_Input for this task_
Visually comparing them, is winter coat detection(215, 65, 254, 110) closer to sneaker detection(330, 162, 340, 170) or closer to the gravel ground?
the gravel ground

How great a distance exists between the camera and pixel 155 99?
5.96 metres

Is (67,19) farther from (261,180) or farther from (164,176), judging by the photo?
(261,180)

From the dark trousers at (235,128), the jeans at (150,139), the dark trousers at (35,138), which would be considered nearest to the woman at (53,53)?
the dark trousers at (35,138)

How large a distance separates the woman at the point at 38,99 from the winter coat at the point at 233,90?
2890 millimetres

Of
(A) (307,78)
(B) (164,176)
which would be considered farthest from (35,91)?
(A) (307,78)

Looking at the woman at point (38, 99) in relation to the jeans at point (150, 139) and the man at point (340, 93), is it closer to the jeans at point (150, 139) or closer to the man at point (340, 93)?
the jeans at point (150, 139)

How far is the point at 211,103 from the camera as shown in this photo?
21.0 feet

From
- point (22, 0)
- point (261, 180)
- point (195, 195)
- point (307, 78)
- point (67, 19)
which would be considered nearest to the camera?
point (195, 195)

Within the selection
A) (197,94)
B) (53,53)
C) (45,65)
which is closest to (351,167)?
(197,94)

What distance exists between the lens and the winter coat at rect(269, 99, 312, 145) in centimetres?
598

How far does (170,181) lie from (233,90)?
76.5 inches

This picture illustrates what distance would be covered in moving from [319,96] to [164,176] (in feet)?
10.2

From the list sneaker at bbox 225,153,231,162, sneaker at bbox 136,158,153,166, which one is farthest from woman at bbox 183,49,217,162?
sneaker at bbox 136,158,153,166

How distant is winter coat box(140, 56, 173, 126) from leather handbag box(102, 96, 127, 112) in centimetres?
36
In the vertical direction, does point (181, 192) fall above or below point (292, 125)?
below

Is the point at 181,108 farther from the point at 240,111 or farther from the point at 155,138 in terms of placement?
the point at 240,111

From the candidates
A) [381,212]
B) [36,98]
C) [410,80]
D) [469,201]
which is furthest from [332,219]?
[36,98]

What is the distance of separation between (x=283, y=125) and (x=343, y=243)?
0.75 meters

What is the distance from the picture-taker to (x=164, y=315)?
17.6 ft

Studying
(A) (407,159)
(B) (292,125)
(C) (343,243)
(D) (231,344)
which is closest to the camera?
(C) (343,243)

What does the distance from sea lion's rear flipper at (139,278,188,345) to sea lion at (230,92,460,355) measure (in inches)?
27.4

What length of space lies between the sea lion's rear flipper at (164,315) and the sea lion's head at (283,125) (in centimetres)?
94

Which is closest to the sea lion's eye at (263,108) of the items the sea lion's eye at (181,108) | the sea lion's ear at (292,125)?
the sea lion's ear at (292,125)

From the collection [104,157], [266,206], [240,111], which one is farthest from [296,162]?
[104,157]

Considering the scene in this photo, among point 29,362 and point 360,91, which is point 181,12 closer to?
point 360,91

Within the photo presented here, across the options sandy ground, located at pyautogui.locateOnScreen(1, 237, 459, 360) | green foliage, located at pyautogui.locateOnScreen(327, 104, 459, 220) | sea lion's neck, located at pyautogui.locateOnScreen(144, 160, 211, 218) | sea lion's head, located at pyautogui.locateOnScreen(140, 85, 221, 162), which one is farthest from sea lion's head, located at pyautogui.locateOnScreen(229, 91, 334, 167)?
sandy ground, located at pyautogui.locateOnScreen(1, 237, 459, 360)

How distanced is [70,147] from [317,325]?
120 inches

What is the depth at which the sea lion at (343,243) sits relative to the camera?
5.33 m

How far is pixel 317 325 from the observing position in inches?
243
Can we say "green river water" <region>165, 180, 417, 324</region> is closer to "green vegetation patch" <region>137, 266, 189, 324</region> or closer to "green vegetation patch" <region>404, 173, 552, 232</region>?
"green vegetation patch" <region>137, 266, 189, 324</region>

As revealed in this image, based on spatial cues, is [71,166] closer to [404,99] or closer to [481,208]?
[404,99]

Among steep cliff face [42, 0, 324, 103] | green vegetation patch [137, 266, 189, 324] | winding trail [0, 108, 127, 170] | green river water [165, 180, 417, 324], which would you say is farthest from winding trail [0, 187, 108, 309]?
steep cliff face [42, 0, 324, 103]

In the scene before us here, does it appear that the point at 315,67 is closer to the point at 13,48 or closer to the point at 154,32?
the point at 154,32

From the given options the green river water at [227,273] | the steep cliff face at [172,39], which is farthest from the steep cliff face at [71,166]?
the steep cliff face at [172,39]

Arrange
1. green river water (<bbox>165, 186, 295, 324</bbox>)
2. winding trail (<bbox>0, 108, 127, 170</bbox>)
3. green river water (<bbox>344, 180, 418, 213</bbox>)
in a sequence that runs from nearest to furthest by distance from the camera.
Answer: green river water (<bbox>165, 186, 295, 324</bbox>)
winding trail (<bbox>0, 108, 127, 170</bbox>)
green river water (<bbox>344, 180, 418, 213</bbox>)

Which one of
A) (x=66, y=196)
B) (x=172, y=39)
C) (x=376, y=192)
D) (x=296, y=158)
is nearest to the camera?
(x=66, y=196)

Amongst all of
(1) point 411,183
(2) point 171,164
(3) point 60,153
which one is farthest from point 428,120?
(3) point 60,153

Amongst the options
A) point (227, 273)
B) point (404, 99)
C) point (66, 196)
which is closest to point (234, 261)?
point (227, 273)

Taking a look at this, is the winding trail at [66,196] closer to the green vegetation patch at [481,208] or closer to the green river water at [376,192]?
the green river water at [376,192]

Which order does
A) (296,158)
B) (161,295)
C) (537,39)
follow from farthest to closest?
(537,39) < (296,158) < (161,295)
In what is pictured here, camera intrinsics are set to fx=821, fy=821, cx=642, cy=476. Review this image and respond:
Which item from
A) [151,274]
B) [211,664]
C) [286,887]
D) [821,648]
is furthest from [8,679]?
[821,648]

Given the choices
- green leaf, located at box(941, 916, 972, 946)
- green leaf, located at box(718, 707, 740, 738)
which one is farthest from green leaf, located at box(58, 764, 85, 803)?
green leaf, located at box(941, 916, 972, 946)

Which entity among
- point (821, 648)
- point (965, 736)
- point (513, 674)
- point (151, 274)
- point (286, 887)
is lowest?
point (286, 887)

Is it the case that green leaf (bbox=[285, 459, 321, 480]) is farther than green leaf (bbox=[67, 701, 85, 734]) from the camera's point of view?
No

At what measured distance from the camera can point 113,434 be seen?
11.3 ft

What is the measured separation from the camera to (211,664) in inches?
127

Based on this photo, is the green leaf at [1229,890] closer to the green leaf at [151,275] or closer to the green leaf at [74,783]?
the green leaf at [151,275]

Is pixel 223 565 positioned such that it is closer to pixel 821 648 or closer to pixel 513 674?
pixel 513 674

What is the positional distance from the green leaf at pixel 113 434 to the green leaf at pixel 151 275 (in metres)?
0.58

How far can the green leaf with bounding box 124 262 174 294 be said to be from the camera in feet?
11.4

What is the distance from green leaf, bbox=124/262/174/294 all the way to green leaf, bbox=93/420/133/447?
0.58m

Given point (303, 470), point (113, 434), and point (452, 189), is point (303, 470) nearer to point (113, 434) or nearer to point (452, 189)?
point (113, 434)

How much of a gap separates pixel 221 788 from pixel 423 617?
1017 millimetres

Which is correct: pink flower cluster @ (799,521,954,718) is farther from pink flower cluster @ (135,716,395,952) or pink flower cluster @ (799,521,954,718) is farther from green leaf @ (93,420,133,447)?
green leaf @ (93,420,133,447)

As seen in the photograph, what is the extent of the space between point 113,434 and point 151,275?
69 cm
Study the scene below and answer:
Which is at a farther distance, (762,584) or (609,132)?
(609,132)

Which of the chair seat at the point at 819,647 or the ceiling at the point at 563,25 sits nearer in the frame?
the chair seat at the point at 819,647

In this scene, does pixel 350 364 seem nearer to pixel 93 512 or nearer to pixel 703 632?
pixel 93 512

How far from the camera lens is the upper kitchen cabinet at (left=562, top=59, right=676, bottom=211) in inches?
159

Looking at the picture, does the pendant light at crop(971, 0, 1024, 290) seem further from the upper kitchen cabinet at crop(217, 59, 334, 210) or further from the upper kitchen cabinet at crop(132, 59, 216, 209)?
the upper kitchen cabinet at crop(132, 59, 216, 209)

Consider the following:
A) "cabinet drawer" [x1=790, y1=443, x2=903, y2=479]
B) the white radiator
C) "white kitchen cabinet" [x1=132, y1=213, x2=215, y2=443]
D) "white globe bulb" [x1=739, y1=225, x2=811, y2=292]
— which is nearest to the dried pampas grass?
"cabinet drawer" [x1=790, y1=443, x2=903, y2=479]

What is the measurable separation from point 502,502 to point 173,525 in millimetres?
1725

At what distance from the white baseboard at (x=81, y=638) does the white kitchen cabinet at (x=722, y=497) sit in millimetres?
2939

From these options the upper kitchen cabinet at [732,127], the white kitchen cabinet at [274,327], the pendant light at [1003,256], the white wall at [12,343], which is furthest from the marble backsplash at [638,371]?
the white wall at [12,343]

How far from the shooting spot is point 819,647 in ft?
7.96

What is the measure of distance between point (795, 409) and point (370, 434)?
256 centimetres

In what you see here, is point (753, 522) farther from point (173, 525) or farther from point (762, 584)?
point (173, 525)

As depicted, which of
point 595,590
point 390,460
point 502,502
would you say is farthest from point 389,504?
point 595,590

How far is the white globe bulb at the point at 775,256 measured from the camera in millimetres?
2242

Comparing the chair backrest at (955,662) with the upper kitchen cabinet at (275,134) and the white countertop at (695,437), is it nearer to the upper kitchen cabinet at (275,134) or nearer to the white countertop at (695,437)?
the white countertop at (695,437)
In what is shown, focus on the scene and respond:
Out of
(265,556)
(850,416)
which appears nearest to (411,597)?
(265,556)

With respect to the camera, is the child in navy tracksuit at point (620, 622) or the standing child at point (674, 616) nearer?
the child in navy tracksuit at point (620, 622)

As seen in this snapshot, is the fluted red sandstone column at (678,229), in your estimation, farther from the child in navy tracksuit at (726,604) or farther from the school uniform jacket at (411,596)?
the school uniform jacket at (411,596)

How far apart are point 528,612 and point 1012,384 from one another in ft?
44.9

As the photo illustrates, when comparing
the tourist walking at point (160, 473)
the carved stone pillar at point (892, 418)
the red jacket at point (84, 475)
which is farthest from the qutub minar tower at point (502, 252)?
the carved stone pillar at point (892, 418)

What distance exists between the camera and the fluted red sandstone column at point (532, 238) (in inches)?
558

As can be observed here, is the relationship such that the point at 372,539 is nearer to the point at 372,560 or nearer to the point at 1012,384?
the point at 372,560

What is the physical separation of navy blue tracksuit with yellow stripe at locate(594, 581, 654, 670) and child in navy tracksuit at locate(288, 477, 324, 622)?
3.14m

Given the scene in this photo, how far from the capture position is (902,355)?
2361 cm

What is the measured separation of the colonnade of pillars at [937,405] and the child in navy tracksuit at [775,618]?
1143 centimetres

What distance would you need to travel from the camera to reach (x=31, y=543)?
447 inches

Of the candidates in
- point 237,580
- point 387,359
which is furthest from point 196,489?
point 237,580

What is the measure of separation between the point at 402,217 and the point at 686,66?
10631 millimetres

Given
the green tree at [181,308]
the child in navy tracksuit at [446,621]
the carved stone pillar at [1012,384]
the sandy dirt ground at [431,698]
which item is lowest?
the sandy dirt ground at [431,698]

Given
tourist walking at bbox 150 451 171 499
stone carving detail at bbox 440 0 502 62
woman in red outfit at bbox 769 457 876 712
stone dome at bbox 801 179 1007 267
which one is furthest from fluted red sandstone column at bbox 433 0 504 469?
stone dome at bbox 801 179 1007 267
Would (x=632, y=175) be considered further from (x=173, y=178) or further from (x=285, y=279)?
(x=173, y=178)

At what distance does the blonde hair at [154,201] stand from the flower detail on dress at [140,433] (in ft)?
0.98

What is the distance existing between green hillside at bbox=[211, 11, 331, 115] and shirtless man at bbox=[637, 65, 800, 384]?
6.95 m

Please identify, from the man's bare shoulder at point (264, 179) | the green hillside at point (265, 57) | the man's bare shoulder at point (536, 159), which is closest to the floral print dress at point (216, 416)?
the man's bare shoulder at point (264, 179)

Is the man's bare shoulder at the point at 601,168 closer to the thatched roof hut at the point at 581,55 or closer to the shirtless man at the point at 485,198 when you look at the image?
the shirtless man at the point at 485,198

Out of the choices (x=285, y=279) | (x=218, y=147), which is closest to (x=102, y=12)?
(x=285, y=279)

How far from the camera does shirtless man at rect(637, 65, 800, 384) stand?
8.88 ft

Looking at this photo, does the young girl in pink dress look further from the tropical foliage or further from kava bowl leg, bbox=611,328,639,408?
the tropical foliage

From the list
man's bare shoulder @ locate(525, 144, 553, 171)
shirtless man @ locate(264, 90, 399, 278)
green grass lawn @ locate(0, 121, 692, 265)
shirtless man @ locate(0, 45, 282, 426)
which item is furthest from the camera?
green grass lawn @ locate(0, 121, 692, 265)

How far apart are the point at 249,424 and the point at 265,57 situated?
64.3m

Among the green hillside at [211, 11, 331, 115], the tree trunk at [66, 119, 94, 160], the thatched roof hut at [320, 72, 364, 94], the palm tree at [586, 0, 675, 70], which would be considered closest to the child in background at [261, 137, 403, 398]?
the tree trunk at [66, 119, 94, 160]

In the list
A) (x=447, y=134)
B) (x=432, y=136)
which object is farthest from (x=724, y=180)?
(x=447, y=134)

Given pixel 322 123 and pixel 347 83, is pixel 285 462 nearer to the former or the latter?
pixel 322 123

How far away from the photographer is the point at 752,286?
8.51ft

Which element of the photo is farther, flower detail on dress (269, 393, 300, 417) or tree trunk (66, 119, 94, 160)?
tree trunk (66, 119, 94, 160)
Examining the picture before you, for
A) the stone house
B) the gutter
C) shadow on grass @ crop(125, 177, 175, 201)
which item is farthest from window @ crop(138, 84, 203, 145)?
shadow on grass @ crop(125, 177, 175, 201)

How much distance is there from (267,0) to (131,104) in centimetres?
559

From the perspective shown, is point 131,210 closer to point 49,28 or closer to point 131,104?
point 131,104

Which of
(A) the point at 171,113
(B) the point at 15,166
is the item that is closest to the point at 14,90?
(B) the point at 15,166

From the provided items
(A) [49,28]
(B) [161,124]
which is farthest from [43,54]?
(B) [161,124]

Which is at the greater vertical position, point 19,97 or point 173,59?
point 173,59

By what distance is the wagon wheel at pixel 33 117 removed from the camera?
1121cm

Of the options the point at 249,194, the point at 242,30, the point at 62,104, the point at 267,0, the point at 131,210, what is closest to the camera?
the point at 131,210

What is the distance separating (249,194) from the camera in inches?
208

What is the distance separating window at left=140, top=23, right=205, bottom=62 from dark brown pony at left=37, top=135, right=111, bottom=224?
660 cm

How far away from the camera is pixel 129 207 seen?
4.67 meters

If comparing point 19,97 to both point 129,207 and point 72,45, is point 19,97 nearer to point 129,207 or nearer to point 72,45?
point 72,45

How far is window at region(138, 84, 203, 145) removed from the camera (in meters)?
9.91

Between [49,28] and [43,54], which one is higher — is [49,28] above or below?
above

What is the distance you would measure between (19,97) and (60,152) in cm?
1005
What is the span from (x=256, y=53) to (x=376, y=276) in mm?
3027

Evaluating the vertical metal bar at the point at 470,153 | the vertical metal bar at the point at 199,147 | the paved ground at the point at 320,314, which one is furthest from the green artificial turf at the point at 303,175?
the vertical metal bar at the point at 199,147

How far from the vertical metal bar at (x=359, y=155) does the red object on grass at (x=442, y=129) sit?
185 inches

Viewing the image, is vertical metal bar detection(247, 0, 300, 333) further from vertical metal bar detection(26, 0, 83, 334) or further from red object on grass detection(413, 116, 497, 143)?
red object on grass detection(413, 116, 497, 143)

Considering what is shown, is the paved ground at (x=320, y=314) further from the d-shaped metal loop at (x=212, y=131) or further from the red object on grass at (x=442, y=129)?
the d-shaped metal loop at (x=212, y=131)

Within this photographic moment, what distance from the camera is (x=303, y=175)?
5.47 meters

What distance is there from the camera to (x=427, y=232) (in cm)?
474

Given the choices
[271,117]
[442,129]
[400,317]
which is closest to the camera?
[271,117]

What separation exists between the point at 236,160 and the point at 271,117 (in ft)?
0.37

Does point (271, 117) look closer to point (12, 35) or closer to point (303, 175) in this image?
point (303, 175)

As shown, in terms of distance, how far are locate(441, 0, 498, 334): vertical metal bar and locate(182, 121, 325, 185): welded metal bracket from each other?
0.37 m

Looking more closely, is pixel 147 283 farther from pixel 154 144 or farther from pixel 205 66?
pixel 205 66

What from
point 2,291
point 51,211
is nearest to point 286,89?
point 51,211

_Exercise details_
Beginning with the line that contains "Within this photographic", repeat every line through the end of the records and nothing more.

_Result_
Within this photographic moment, what distance from the camera is (x=303, y=175)?
5.47 meters

What distance is there from the camera to (x=427, y=232) (in cm)?
474

Given the choices
[271,117]
[442,129]
[400,317]
which is closest to the camera?
[271,117]

What separation exists between the point at 236,160 and the point at 271,117 (in ft)?
0.37

Does point (271, 117) look closer to point (12, 35) or closer to point (303, 175) in this image?
point (303, 175)

As shown, in terms of distance, how far are locate(441, 0, 498, 334): vertical metal bar and locate(182, 121, 325, 185): welded metal bracket from each other?
0.37 m

Looking more closely, is pixel 147 283 farther from pixel 154 144 or farther from pixel 205 66?
pixel 205 66

What from
point 2,291
point 51,211
is nearest to point 286,89?
point 51,211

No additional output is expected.